The Buffalo News, September 28, 2007, Friday

The Buffalo News, September 28, 2007, Friday

The Buffalo News.com

State labor commissioner focuses on enforcing laws

Author: Fred O. Williams - NEWS BUSINESS REPORTER
© The Buffalo News Inc.

When Albany sees a problem, its reflex is to write a law, state Labor Commissioner M. Patricia Smith said.

But when it comes to lifting New York workers out of poverty, simply enforcing laws already on the books is a first step. Gov. Eliot Spitzer's administration has stepped up enforcement of labor laws to lift up workers and to protect law-abiding employers from unscrupulous competitors, Smith said.

"There was a crisis in this state of non-enforcement," she said during a talk Thursday in Buffalo.

In the first four months of this year, Labor Department investigations found $15 million in minimum-wage underpayments, four times the amount found the year before, she said.

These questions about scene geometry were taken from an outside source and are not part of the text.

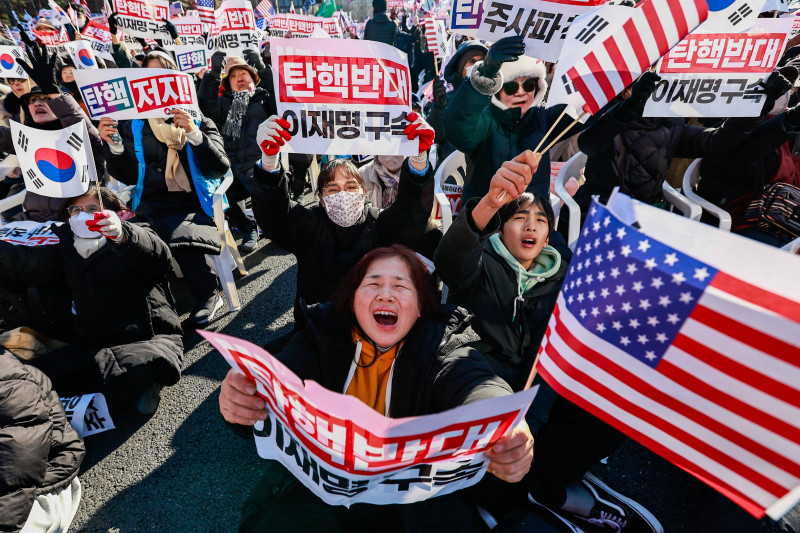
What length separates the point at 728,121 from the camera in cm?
340

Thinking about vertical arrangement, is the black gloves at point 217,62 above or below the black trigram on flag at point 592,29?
below

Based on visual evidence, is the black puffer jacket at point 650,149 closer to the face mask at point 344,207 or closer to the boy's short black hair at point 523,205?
the boy's short black hair at point 523,205

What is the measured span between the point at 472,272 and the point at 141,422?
251 centimetres

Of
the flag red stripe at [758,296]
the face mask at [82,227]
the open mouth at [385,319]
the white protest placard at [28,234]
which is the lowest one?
the white protest placard at [28,234]

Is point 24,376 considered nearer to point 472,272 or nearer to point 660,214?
point 472,272

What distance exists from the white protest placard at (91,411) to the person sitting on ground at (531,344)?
2.34m

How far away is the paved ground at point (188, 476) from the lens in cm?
233

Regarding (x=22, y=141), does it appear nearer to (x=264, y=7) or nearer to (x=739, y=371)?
(x=739, y=371)

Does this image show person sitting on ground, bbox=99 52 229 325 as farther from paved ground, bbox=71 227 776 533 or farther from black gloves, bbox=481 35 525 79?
Result: black gloves, bbox=481 35 525 79

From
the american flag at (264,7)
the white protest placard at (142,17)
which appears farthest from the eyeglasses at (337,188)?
the american flag at (264,7)

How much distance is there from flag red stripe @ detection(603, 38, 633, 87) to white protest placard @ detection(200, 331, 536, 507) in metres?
1.57

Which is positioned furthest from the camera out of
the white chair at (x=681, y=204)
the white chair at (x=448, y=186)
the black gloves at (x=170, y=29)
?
the black gloves at (x=170, y=29)

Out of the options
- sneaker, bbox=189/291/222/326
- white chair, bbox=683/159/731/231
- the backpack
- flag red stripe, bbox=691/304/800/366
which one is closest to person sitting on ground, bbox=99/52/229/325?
sneaker, bbox=189/291/222/326

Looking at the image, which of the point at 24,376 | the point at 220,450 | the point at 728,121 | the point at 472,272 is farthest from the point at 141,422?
the point at 728,121
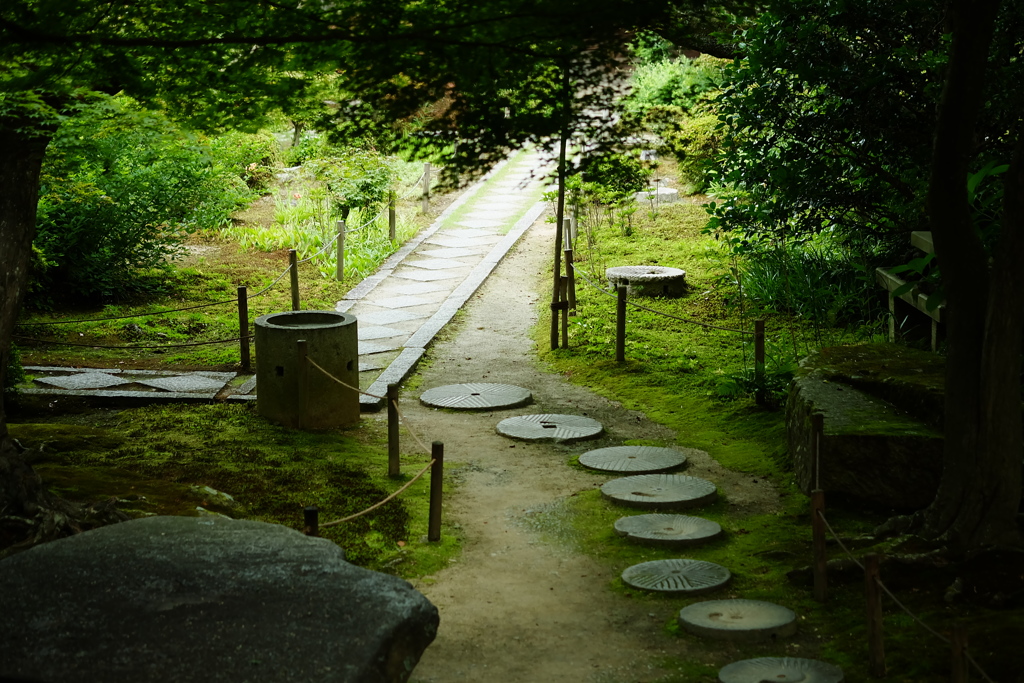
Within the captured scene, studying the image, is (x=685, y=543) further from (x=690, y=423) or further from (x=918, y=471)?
(x=690, y=423)

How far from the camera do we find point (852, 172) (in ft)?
34.8

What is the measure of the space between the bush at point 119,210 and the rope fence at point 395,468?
510 cm

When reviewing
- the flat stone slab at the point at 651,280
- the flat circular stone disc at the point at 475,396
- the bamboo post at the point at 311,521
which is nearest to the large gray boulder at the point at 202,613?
the bamboo post at the point at 311,521

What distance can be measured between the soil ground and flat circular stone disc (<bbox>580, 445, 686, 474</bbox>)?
0.15m

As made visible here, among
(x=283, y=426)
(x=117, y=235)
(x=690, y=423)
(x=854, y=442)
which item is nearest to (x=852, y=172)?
(x=690, y=423)

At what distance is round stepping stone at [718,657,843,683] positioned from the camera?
4.84m

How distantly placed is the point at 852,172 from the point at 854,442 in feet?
14.8

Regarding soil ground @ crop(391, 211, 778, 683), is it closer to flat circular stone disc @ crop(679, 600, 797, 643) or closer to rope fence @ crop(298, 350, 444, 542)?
flat circular stone disc @ crop(679, 600, 797, 643)

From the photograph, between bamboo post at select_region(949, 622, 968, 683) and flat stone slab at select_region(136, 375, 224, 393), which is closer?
bamboo post at select_region(949, 622, 968, 683)

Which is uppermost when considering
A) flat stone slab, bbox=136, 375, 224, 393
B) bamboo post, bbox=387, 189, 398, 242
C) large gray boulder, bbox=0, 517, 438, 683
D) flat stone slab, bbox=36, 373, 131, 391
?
bamboo post, bbox=387, 189, 398, 242

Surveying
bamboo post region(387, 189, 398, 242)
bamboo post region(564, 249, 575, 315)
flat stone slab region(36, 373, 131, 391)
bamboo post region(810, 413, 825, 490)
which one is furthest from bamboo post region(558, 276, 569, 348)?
bamboo post region(387, 189, 398, 242)

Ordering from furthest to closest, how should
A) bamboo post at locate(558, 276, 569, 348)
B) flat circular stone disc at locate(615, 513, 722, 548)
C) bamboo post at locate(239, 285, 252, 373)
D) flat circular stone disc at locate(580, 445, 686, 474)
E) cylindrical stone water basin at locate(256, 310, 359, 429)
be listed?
bamboo post at locate(558, 276, 569, 348) → bamboo post at locate(239, 285, 252, 373) → cylindrical stone water basin at locate(256, 310, 359, 429) → flat circular stone disc at locate(580, 445, 686, 474) → flat circular stone disc at locate(615, 513, 722, 548)

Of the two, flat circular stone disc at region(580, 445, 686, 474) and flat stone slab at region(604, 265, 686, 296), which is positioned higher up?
flat stone slab at region(604, 265, 686, 296)

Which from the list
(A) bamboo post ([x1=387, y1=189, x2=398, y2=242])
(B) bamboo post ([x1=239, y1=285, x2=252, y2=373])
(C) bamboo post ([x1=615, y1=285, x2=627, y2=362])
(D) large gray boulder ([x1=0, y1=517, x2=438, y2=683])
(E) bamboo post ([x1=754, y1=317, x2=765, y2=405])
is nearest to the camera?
(D) large gray boulder ([x1=0, y1=517, x2=438, y2=683])
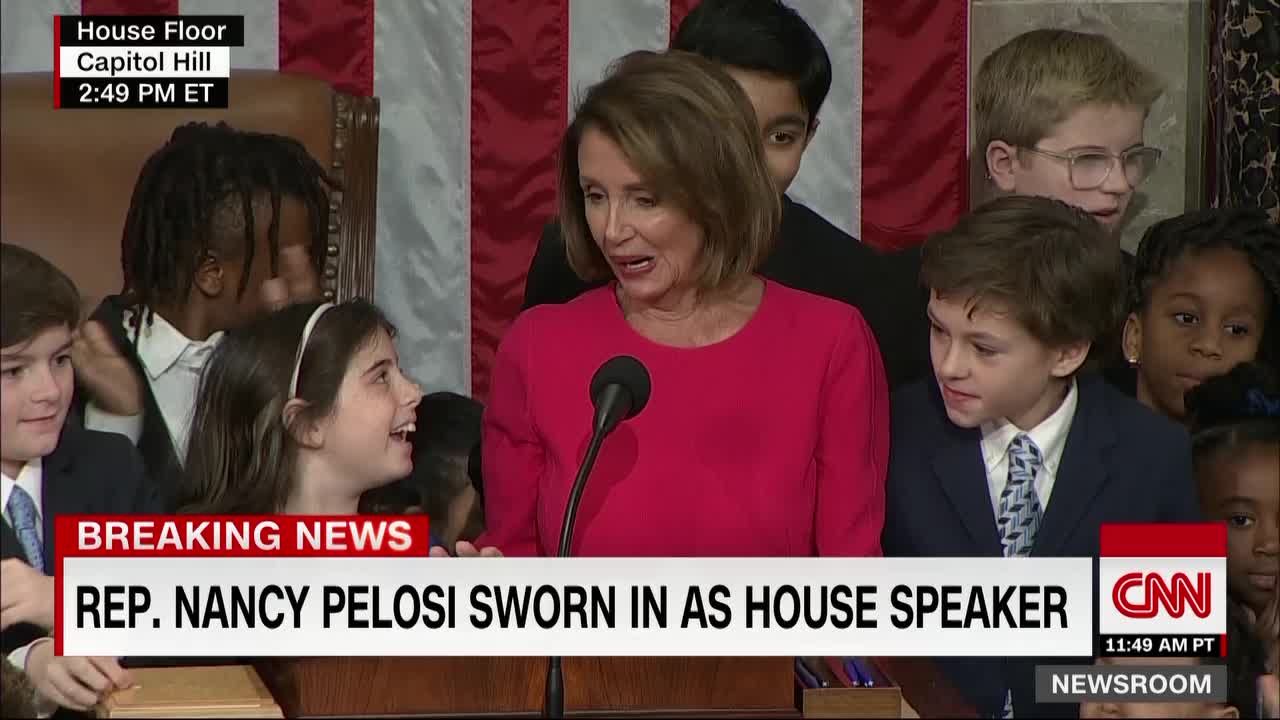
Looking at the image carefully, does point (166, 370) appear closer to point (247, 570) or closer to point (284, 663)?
point (247, 570)

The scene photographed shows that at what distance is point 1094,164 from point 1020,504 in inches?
20.0

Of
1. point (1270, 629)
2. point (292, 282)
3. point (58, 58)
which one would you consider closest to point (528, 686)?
point (292, 282)

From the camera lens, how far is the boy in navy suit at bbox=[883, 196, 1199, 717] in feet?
7.57

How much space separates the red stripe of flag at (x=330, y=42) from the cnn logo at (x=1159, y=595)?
1372mm

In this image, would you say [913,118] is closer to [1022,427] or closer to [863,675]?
[1022,427]

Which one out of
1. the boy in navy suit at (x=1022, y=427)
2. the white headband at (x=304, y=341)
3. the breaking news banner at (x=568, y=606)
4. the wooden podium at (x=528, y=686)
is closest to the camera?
the wooden podium at (x=528, y=686)

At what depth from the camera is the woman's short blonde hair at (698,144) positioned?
2.24 metres

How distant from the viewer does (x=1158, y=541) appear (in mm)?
2350

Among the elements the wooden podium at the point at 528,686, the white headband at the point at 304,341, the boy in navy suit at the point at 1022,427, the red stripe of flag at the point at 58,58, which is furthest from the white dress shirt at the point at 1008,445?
the red stripe of flag at the point at 58,58

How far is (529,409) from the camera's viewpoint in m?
2.32

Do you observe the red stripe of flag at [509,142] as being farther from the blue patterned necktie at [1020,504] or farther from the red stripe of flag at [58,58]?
the blue patterned necktie at [1020,504]

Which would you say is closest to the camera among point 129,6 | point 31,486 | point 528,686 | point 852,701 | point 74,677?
point 852,701

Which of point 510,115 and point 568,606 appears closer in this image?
point 568,606

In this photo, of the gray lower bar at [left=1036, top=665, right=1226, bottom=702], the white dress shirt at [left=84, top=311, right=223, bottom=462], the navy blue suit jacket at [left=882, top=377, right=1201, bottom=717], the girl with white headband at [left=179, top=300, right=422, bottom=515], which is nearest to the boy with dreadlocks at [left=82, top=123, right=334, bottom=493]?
the white dress shirt at [left=84, top=311, right=223, bottom=462]
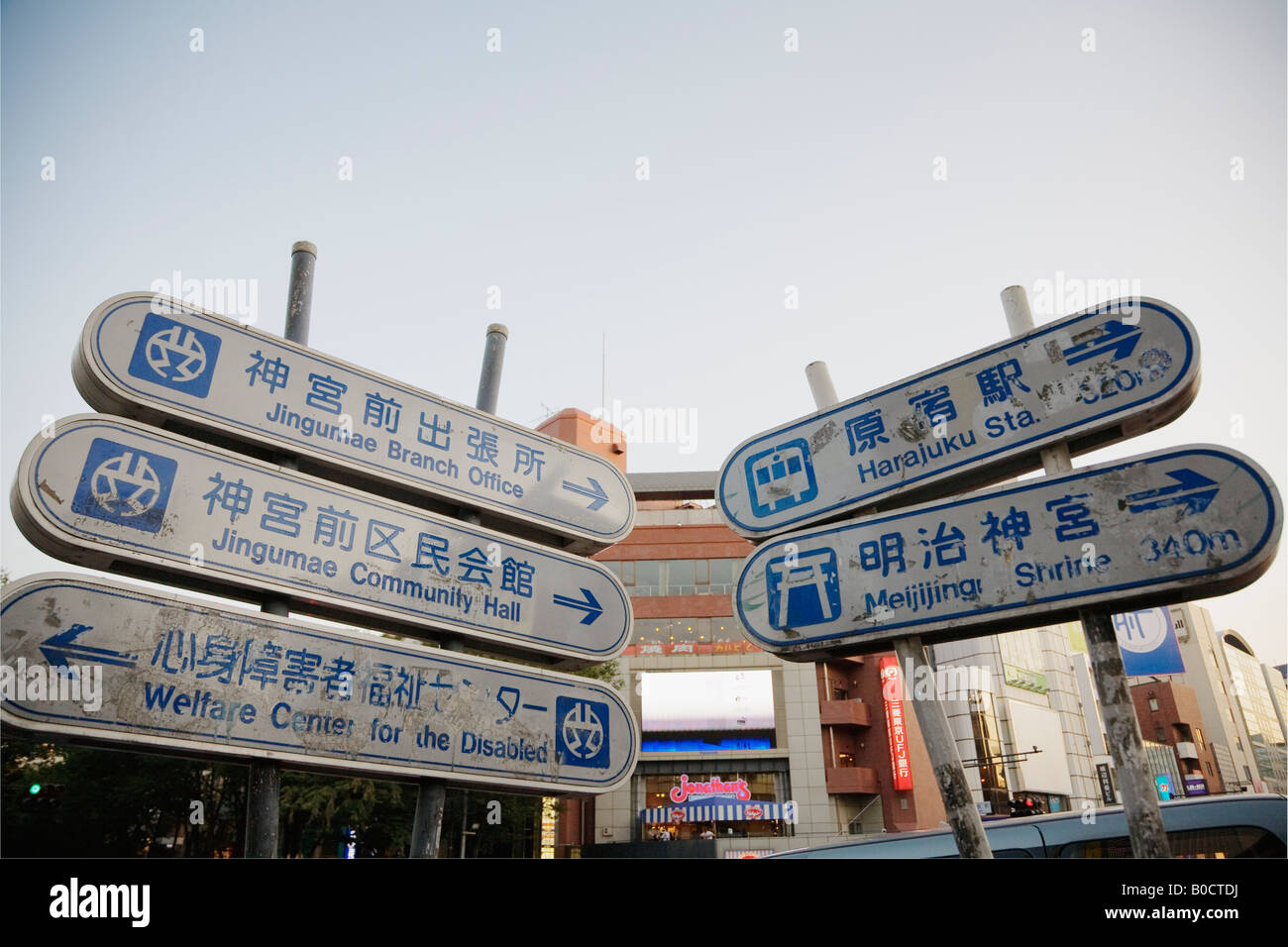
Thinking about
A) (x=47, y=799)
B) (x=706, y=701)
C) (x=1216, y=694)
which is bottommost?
(x=47, y=799)

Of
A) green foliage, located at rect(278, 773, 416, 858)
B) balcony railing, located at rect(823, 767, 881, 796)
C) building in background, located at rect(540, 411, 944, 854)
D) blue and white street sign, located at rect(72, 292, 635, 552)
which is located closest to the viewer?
blue and white street sign, located at rect(72, 292, 635, 552)

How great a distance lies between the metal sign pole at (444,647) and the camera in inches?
185

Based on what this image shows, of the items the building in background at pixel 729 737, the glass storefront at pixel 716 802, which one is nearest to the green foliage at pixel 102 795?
the building in background at pixel 729 737

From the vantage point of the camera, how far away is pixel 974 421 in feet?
15.4

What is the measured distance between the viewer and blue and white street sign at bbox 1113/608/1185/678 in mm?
31062

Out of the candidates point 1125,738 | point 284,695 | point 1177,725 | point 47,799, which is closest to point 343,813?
point 47,799

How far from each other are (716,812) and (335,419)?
2920 centimetres

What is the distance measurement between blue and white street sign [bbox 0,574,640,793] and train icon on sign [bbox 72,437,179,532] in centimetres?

A former labor bureau chief in the state Attorney General's Office, Smith was appointed to head the labor department under the Spitzer administration.

She spoke during a conference on economic development and economic justice. The "High Road Runs Through The City" conference continues today at the Hyatt Regency Hotel in downtown Buffalo.

Speakers argued that conventional development programs have subsidized sub-standard jobs, shifting social costs onto taxpayers while failing to alleviate poverty.

The event is exploring "what development policies are going to make the economy work," said Lou Jean Fleron of Cornell University's School of Industrial and Labor Relations, an organizer of the conference.

Smith said that New York's minimum wage, workers' compensation and other labor protections form a significant benefit for working people, if they are enforced.

One crackdown on New York City grocery stores found that immigrant workers were sometimes paid only $250 for a 72-hour week. Rather than investigate the widespread wage abuses one employer at a time, the Attorney General's office instituted an industry "code of conduct" under which employers accepted monitoring in return for amnesty on past wage underpayments.

In one recent enforcement step, a newly formed task force harnessed multiple agencies to pursue employers who misclassify workers as independent contractors. Gov. Spitzer's office announced the task force formation Sept. 7.

Misclassification denies workers overtime pay, workers' compensation and unemployment protection, all at one blow.

A study by Cornell's ILR School found that 10 percent of workers may be misclassified, rising to 15 percent in the construction industry, based on Labor Department audits.

The multiple state agencies responsible for enforcing the laws broken by misclassification have failed to work together, Smith said. Employers caught by one agency would face only the penalty of paying the back wages they should have paid in the first place.

"We are going to do coordinated investigations so employers know that when they are caught," Smith said, "it's going to be a big deal."